*Gestellte Aufgabe A:* Gib in den Aufzeichnungen alles von der Zeile mit „SDO/AIA 171, 131, 304“ bis zum Ende der Aufzeichnungen unverändert wieder, beide Enden eingeschlossen. Lass dabei die Bilder weg.

*Dokument:*
= = = = = = =

Warum wurde NSDAP gewählt?

Was bewegte Tausende von Rosenheimern, die NSDAP, eine ihrer Tarnorganisationen (1924: Völkischer Block, 1929: Interessengemeinschaft des Kriegsopfer und Frontsoldaten) oder eine ihr in Zielen und Personen (Dr. Ernst Klein, Josef Riggauer) nahestehende „Unpolitische Bürgerliste" zu wählen? Welche Faktoren waren andererseits ausschlaggebend dafür, daß selbst bei der nur noch halbfreien Reichstagswahl vom 5. März 1933 in Rosenheim BVP, SPD und KPD jeweils klar über ihrem bayernweiten Durchschnitt blieben?

Allgemeine Voraussetzungen

Rosenheim zählte zu Beginn der dreißiger Jahre knapp 20000 Einwohner, von denen 95% katholisch waren. Ein ausgeprägter Katholizismus hatte in Rosenheim lange Tradition, bis 1934 bestand hier ein sehr aktives Katholisches Männerkasino. Das wirtschaftliche Bild der Stadt war geprägt durch Handwerk, Klein- und Mittelindustrie und Handel. Die Lage Rosenheims als Verkehrsknotenpunkt sowie die Funktion als Behörden-, Schul- und Verwaltungszentrum bedingten zusätzlich ein übertypisch mittelständisches Sozialprofil, über ein Viertel der Erwerbspersonen waren Beamte.
Bevor die Hitler massenhaft Wähler zutreibende Weltwirtschaftskrise, die 1929 einsetzte, mit ihren Auswirkungen für Rosenheim skizziert wird, müssen einige allgemeingültige Belastungsmomente für die Weimarer Republik genannt werden, weil neben spezifisch Rosenheim betreffenden Umständen auch diese reichsweiten Prädispositionen die Stimmabgabe in der Innstadt beeinflußten.
In einer Bevölkerung, die zu einem großen Teil die 1918 geschaffene Republik ablehnte oder ihr gleichgültig gegenüberstand, fand die Geschichtslüge vom „Dolchstoß in den Rücken des siegreichen Heeres" breite Aufnahme. Verantwortlich für die Weltkriegsniederlage wurden die „jüdisch-sozialistischen Novemberverbrecher" gemacht. Selbst in nicht-nationalistischen Kreisen wurde der Versailler Vertrag als schwere wirtschaftliche Belastung angesehen, und sein Kriegsschuldparagraph 231 als moralisch unzumutbar empfunden. In den Parteien der Mitte - SPD, Zentrum, DDP, DVP, BVP - gab es zwar eine Menge von Vernunftrepublikanern, aber noch keine gelernten Demokraten. Selbst Spitzenpolitikern galt der Kompromiß noch als „faul". Als am 27. März 1930 die letzte parlamentarische Regierung, eine Große Koalition unter Hermann Müller, über die Frage der Beitragserhöhung zur Arbeitslosenversicherung um ein halbes Prozent stürzte, hatte sich der Reichstag selbst ausgeschaltet. In der Weltwirtschaftskrise suchten immer mehr Wähler ihr Heil bei der NSDAP, die nicht zu Unrecht als „moderne Integrationspartei" charakterisiert worden ist, weil sie „sich unter dem Vorzeichen der Volksgemeinschaft bemühte, in ihrer Propaganda mit Hilfe jeweils gruppenspezifisch formulierter Angebote und Versprechungen Angehörige aller Sozialschichten anzusprechen".1)

= = = = = = =

*Bereitgestelltes Material:*
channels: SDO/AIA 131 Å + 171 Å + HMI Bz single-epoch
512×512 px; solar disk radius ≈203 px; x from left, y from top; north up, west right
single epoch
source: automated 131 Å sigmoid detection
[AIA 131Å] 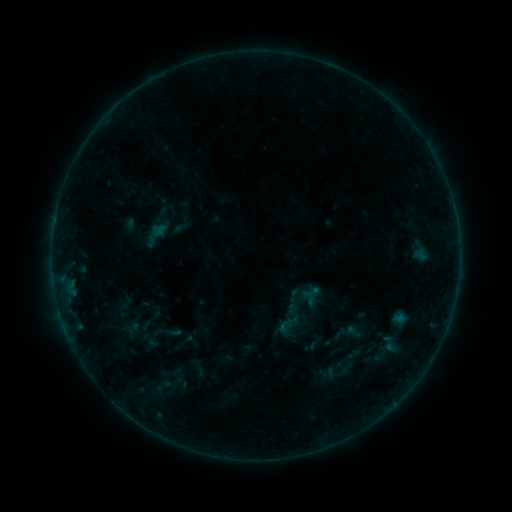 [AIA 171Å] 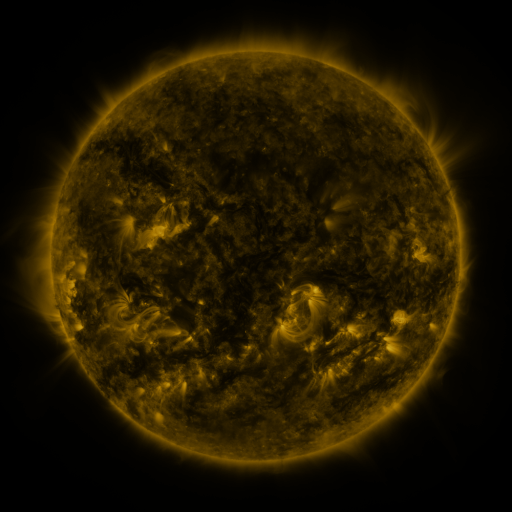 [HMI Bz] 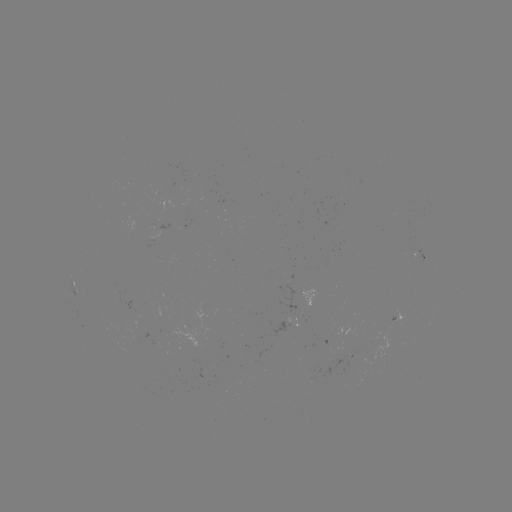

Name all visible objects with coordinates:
sigmoid: (311, 292)
sigmoid: (285, 326)
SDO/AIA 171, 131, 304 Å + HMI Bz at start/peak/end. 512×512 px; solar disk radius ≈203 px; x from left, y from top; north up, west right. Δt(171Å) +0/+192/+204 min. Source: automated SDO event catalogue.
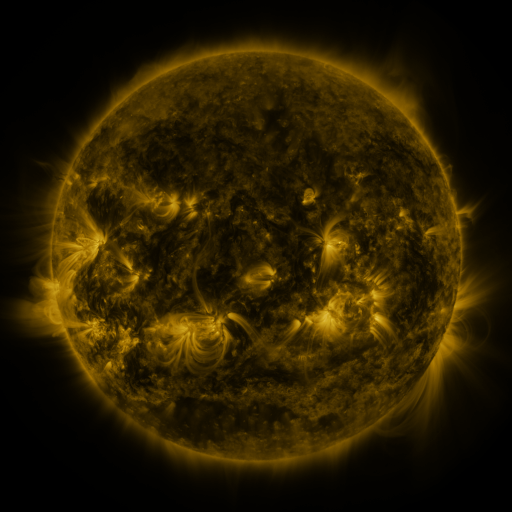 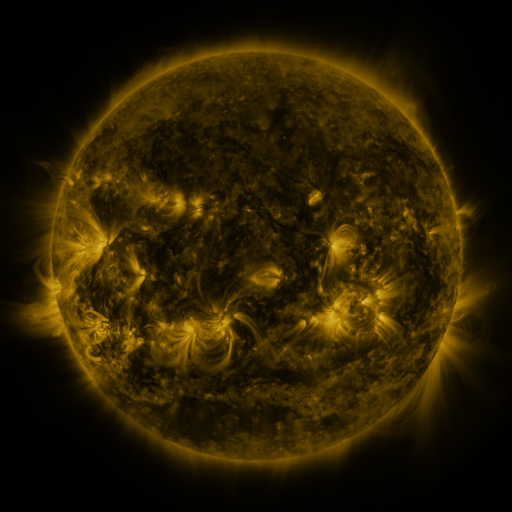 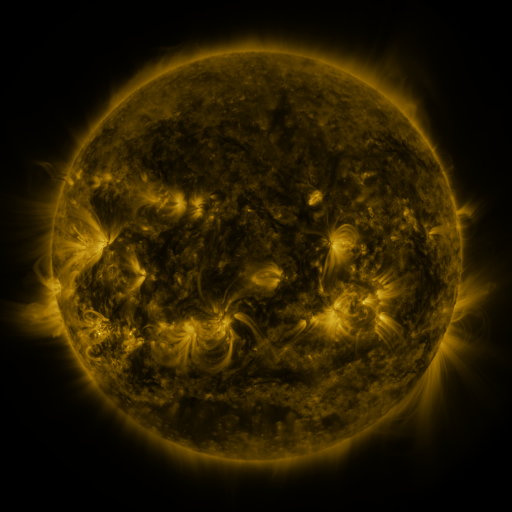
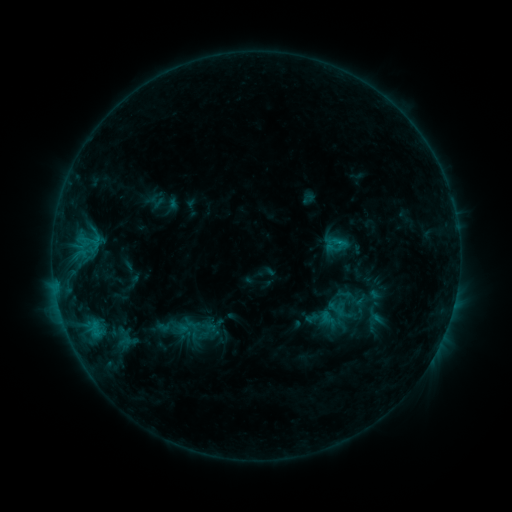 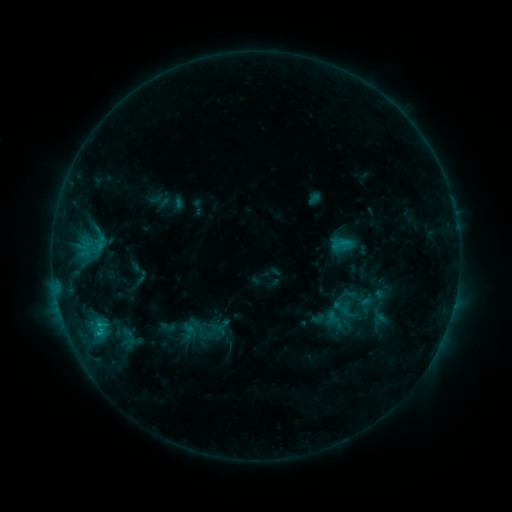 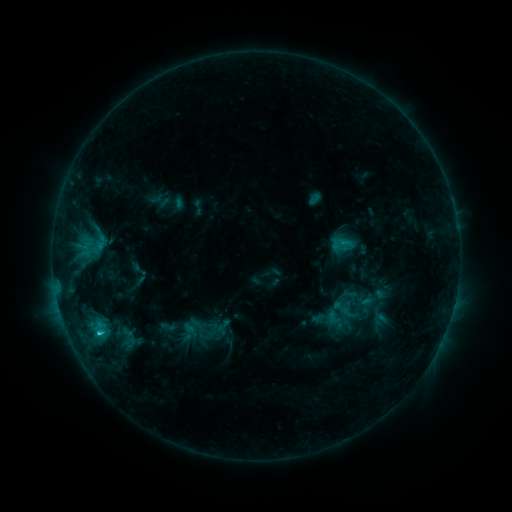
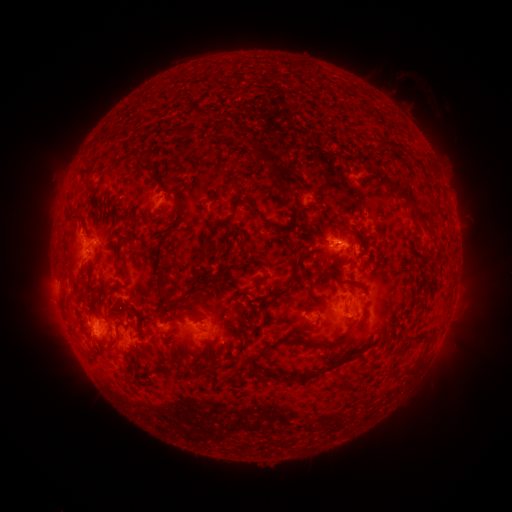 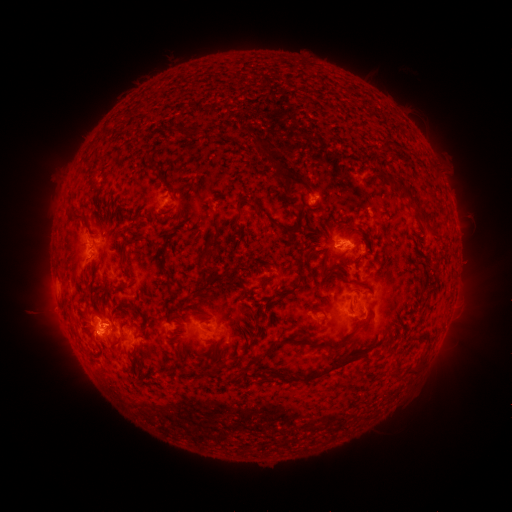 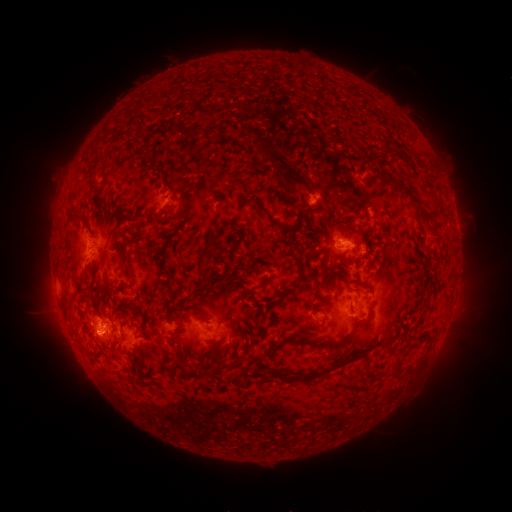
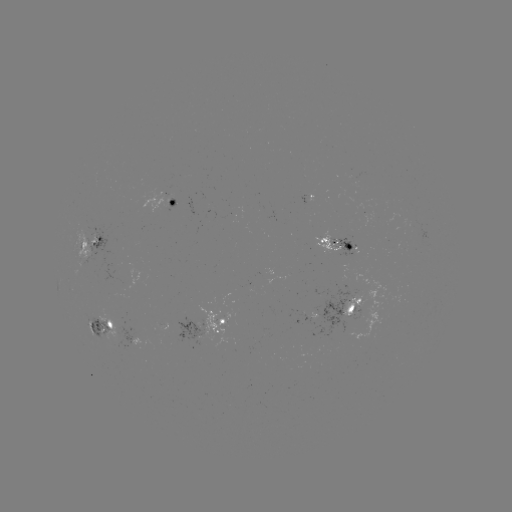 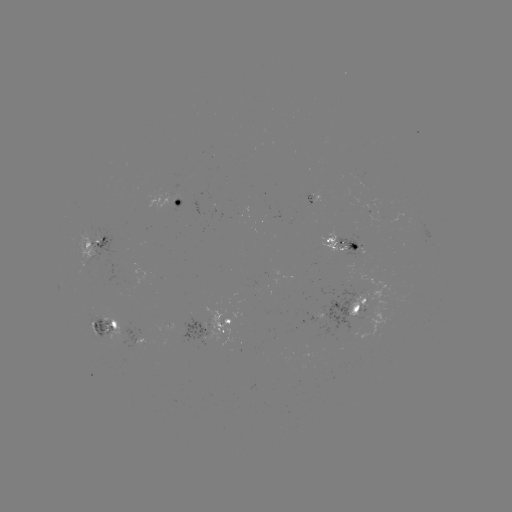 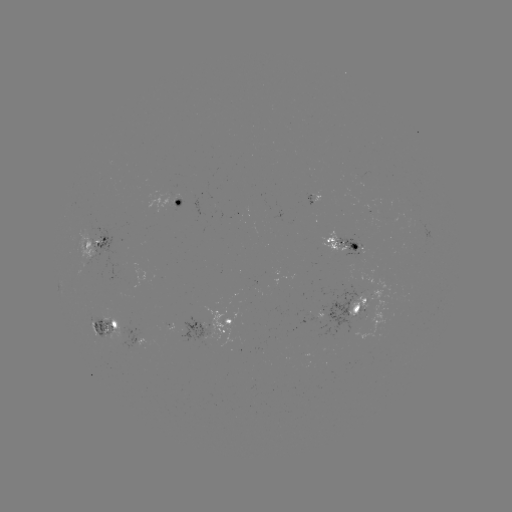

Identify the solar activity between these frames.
emerging-flux region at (257, 285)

= = = = = = =

*Gestellte Aufgabe B:*
Beantworte anhand des Dokuments über die Wahl der NSDAP in Rosenheim:
(i) Wie viele Einwohner hatte Rosenheim zu Beginn der dreißiger Jahre?
(ii) Bis zu welchem Jahr bestand in Rosenheim das Katholische Männerkasino?
(iii) Über welche Frage stürzte am 27. März 1930 die Große Koalition unter Hermann Müller?

*Antwort zur Aufgabe A:*
SDO/AIA 171, 131, 304 Å + HMI Bz at start/peak/end. 512×512 px; solar disk radius ≈203 px; x from left, y from top; north up, west right. Δt(171Å) +0/+192/+204 min. Source: automated SDO event catalogue.

Identify the solar activity between these frames.
emerging-flux region at (257, 285)

*Antwort zur Aufgabe B:*
(i) Knapp 20000.
(ii) Bis 1934.
(iii) Über die Frage der Beitragserhöhung zur Arbeitslosenversicherung um ein halbes Prozent.